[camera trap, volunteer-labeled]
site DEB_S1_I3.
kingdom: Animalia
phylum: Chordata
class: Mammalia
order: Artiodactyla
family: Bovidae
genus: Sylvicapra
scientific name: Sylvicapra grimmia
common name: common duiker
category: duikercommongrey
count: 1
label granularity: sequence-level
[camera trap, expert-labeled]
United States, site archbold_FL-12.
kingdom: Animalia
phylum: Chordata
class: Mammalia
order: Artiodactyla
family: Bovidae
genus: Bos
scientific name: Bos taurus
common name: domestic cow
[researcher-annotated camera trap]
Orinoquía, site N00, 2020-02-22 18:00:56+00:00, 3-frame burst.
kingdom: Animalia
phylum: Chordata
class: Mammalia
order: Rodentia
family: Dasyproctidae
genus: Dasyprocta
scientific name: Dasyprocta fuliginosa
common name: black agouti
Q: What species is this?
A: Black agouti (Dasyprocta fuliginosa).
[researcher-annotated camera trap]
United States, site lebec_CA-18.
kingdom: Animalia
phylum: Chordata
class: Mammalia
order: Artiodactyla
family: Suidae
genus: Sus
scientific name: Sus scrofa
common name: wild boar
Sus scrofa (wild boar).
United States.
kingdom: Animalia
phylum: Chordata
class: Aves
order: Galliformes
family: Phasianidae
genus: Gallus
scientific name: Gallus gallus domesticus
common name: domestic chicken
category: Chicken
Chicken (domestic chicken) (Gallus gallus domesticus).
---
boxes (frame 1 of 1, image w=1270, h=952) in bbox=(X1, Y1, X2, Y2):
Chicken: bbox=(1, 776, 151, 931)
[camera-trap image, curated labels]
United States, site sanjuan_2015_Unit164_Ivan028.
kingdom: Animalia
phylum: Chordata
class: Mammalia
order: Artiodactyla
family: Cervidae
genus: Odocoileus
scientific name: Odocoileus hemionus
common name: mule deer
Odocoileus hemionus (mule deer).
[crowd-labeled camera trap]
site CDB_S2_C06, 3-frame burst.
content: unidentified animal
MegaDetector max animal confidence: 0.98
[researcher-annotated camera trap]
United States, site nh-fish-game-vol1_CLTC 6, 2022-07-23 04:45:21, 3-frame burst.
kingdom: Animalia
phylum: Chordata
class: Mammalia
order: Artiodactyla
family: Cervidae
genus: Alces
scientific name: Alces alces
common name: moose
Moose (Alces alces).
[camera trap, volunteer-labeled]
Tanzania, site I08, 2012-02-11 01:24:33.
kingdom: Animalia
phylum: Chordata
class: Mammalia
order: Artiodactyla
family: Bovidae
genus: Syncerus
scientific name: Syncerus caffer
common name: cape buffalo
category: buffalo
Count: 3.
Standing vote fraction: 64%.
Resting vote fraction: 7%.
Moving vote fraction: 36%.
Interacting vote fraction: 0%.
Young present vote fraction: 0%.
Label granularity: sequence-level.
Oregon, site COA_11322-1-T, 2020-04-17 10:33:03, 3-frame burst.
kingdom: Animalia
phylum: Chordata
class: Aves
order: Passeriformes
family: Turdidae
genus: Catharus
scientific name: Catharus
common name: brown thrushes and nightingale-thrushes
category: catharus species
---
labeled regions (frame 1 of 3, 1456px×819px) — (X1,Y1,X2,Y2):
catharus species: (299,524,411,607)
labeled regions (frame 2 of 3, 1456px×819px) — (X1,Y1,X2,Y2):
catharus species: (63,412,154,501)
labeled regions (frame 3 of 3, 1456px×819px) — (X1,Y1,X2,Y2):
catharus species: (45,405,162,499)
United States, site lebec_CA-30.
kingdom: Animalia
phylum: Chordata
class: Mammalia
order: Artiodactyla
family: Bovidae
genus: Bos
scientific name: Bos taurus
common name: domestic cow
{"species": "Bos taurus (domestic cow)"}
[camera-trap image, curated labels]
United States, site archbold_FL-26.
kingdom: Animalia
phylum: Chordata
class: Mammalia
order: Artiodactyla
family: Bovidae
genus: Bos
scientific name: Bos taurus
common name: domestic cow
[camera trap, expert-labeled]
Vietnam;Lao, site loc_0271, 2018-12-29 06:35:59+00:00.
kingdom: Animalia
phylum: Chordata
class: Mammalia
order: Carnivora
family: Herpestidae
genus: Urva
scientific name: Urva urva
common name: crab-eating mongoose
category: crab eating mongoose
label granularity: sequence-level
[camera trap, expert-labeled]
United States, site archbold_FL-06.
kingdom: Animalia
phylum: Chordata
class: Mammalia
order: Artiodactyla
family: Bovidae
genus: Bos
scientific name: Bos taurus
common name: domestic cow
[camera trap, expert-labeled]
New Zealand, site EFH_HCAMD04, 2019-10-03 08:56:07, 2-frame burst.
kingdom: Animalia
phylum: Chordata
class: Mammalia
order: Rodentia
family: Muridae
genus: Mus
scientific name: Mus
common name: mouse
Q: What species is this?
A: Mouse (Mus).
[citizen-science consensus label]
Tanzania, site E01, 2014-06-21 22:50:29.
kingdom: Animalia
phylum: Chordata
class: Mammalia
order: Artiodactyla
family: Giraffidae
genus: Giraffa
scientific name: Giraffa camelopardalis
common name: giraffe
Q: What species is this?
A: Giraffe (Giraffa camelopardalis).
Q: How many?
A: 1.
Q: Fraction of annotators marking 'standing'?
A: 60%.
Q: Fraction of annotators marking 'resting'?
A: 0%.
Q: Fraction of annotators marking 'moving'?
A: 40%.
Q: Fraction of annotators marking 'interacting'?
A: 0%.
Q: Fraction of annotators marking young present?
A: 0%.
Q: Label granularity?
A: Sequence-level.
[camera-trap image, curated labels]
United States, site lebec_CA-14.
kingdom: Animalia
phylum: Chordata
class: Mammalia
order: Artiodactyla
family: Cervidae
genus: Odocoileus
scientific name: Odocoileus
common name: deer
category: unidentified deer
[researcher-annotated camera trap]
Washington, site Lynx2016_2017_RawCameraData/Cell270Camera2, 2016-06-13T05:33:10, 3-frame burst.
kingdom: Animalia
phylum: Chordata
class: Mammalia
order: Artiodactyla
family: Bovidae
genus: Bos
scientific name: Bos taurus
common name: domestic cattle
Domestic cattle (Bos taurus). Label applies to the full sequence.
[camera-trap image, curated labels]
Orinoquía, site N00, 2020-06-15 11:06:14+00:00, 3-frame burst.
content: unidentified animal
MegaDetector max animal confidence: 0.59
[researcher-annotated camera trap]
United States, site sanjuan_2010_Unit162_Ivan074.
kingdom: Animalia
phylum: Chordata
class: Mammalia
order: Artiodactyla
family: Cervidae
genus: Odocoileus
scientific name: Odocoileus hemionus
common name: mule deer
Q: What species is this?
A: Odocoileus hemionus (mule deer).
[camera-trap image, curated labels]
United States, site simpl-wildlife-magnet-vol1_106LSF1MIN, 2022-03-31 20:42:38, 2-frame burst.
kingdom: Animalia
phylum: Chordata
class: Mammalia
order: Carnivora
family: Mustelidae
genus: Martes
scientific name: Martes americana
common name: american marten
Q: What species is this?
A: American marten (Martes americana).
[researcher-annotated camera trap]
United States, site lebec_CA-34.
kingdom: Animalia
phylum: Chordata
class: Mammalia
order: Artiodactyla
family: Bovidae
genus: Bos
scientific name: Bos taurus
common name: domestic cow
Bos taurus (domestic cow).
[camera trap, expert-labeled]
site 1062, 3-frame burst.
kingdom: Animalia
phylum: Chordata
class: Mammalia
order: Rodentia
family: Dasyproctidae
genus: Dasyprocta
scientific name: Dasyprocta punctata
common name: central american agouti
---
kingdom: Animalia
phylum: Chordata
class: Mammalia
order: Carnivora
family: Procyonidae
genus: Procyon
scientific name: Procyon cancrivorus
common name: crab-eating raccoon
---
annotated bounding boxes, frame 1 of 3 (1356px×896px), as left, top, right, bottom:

• • • •

◆ WHAT YOU NEED TO DO ◆
Copy out the records in full, matching every line character for character.

◆ OUTPUT FOR THIS TASK ◆
[camera trap, volunteer-labeled]
site DEB_S1_I3.
kingdom: Animalia
phylum: Chordata
class: Mammalia
order: Artiodactyla
family: Bovidae
genus: Sylvicapra
scientific name: Sylvicapra grimmia
common name: common duiker
category: duikercommongrey
count: 1
label granularity: sequence-level
[camera trap, expert-labeled]
United States, site archbold_FL-12.
kingdom: Animalia
phylum: Chordata
class: Mammalia
order: Artiodactyla
family: Bovidae
genus: Bos
scientific name: Bos taurus
common name: domestic cow
[researcher-annotated camera trap]
Orinoquía, site N00, 2020-02-22 18:00:56+00:00, 3-frame burst.
kingdom: Animalia
phylum: Chordata
class: Mammalia
order: Rodentia
family: Dasyproctidae
genus: Dasyprocta
scientific name: Dasyprocta fuliginosa
common name: black agouti
Q: What species is this?
A: Black agouti (Dasyprocta fuliginosa).
[researcher-annotated camera trap]
United States, site lebec_CA-18.
kingdom: Animalia
phylum: Chordata
class: Mammalia
order: Artiodactyla
family: Suidae
genus: Sus
scientific name: Sus scrofa
common name: wild boar
Sus scrofa (wild boar).
United States.
kingdom: Animalia
phylum: Chordata
class: Aves
order: Galliformes
family: Phasianidae
genus: Gallus
scientific name: Gallus gallus domesticus
common name: domestic chicken
category: Chicken
Chicken (domestic chicken) (Gallus gallus domesticus).
---
boxes (frame 1 of 1, image w=1270, h=952) in bbox=(X1, Y1, X2, Y2):
Chicken: bbox=(1, 776, 151, 931)
[camera-trap image, curated labels]
United States, site sanjuan_2015_Unit164_Ivan028.
kingdom: Animalia
phylum: Chordata
class: Mammalia
order: Artiodactyla
family: Cervidae
genus: Odocoileus
scientific name: Odocoileus hemionus
common name: mule deer
Odocoileus hemionus (mule deer).
[crowd-labeled camera trap]
site CDB_S2_C06, 3-frame burst.
content: unidentified animal
MegaDetector max animal confidence: 0.98
[researcher-annotated camera trap]
United States, site nh-fish-game-vol1_CLTC 6, 2022-07-23 04:45:21, 3-frame burst.
kingdom: Animalia
phylum: Chordata
class: Mammalia
order: Artiodactyla
family: Cervidae
genus: Alces
scientific name: Alces alces
common name: moose
Moose (Alces alces).
[camera trap, volunteer-labeled]
Tanzania, site I08, 2012-02-11 01:24:33.
kingdom: Animalia
phylum: Chordata
class: Mammalia
order: Artiodactyla
family: Bovidae
genus: Syncerus
scientific name: Syncerus caffer
common name: cape buffalo
category: buffalo
Count: 3.
Standing vote fraction: 64%.
Resting vote fraction: 7%.
Moving vote fraction: 36%.
Interacting vote fraction: 0%.
Young present vote fraction: 0%.
Label granularity: sequence-level.
Oregon, site COA_11322-1-T, 2020-04-17 10:33:03, 3-frame burst.
kingdom: Animalia
phylum: Chordata
class: Aves
order: Passeriformes
family: Turdidae
genus: Catharus
scientific name: Catharus
common name: brown thrushes and nightingale-thrushes
category: catharus species
---
labeled regions (frame 1 of 3, 1456px×819px) — (X1,Y1,X2,Y2):
catharus species: (299,524,411,607)
labeled regions (frame 2 of 3, 1456px×819px) — (X1,Y1,X2,Y2):
catharus species: (63,412,154,501)
labeled regions (frame 3 of 3, 1456px×819px) — (X1,Y1,X2,Y2):
catharus species: (45,405,162,499)
United States, site lebec_CA-30.
kingdom: Animalia
phylum: Chordata
class: Mammalia
order: Artiodactyla
family: Bovidae
genus: Bos
scientific name: Bos taurus
common name: domestic cow
{"species": "Bos taurus (domestic cow)"}
[camera-trap image, curated labels]
United States, site archbold_FL-26.
kingdom: Animalia
phylum: Chordata
class: Mammalia
order: Artiodactyla
family: Bovidae
genus: Bos
scientific name: Bos taurus
common name: domestic cow
[camera trap, expert-labeled]
Vietnam;Lao, site loc_0271, 2018-12-29 06:35:59+00:00.
kingdom: Animalia
phylum: Chordata
class: Mammalia
order: Carnivora
family: Herpestidae
genus: Urva
scientific name: Urva urva
common name: crab-eating mongoose
category: crab eating mongoose
label granularity: sequence-level
[camera trap, expert-labeled]
United States, site archbold_FL-06.
kingdom: Animalia
phylum: Chordata
class: Mammalia
order: Artiodactyla
family: Bovidae
genus: Bos
scientific name: Bos taurus
common name: domestic cow
[camera trap, expert-labeled]
New Zealand, site EFH_HCAMD04, 2019-10-03 08:56:07, 2-frame burst.
kingdom: Animalia
phylum: Chordata
class: Mammalia
order: Rodentia
family: Muridae
genus: Mus
scientific name: Mus
common name: mouse
Q: What species is this?
A: Mouse (Mus).
[citizen-science consensus label]
Tanzania, site E01, 2014-06-21 22:50:29.
kingdom: Animalia
phylum: Chordata
class: Mammalia
order: Artiodactyla
family: Giraffidae
genus: Giraffa
scientific name: Giraffa camelopardalis
common name: giraffe
Q: What species is this?
A: Giraffe (Giraffa camelopardalis).
Q: How many?
A: 1.
Q: Fraction of annotators marking 'standing'?
A: 60%.
Q: Fraction of annotators marking 'resting'?
A: 0%.
Q: Fraction of annotators marking 'moving'?
A: 40%.
Q: Fraction of annotators marking 'interacting'?
A: 0%.
Q: Fraction of annotators marking young present?
A: 0%.
Q: Label granularity?
A: Sequence-level.
[camera-trap image, curated labels]
United States, site lebec_CA-14.
kingdom: Animalia
phylum: Chordata
class: Mammalia
order: Artiodactyla
family: Cervidae
genus: Odocoileus
scientific name: Odocoileus
common name: deer
category: unidentified deer
[researcher-annotated camera trap]
Washington, site Lynx2016_2017_RawCameraData/Cell270Camera2, 2016-06-13T05:33:10, 3-frame burst.
kingdom: Animalia
phylum: Chordata
class: Mammalia
order: Artiodactyla
family: Bovidae
genus: Bos
scientific name: Bos taurus
common name: domestic cattle
Domestic cattle (Bos taurus). Label applies to the full sequence.
[camera-trap image, curated labels]
Orinoquía, site N00, 2020-06-15 11:06:14+00:00, 3-frame burst.
content: unidentified animal
MegaDetector max animal confidence: 0.59
[researcher-annotated camera trap]
United States, site sanjuan_2010_Unit162_Ivan074.
kingdom: Animalia
phylum: Chordata
class: Mammalia
order: Artiodactyla
family: Cervidae
genus: Odocoileus
scientific name: Odocoileus hemionus
common name: mule deer
Q: What species is this?
A: Odocoileus hemionus (mule deer).
[camera-trap image, curated labels]
United States, site simpl-wildlife-magnet-vol1_106LSF1MIN, 2022-03-31 20:42:38, 2-frame burst.
kingdom: Animalia
phylum: Chordata
class: Mammalia
order: Carnivora
family: Mustelidae
genus: Martes
scientific name: Martes americana
common name: american marten
Q: What species is this?
A: American marten (Martes americana).
[researcher-annotated camera trap]
United States, site lebec_CA-34.
kingdom: Animalia
phylum: Chordata
class: Mammalia
order: Artiodactyla
family: Bovidae
genus: Bos
scientific name: Bos taurus
common name: domestic cow
Bos taurus (domestic cow).
[camera trap, expert-labeled]
site 1062, 3-frame burst.
kingdom: Animalia
phylum: Chordata
class: Mammalia
order: Rodentia
family: Dasyproctidae
genus: Dasyprocta
scientific name: Dasyprocta punctata
common name: central american agouti
---
kingdom: Animalia
phylum: Chordata
class: Mammalia
order: Carnivora
family: Procyonidae
genus: Procyon
scientific name: Procyon cancrivorus
common name: crab-eating raccoon
---
annotated bounding boxes, frame 1 of 3 (1356px×896px), as left, top, right, bottom:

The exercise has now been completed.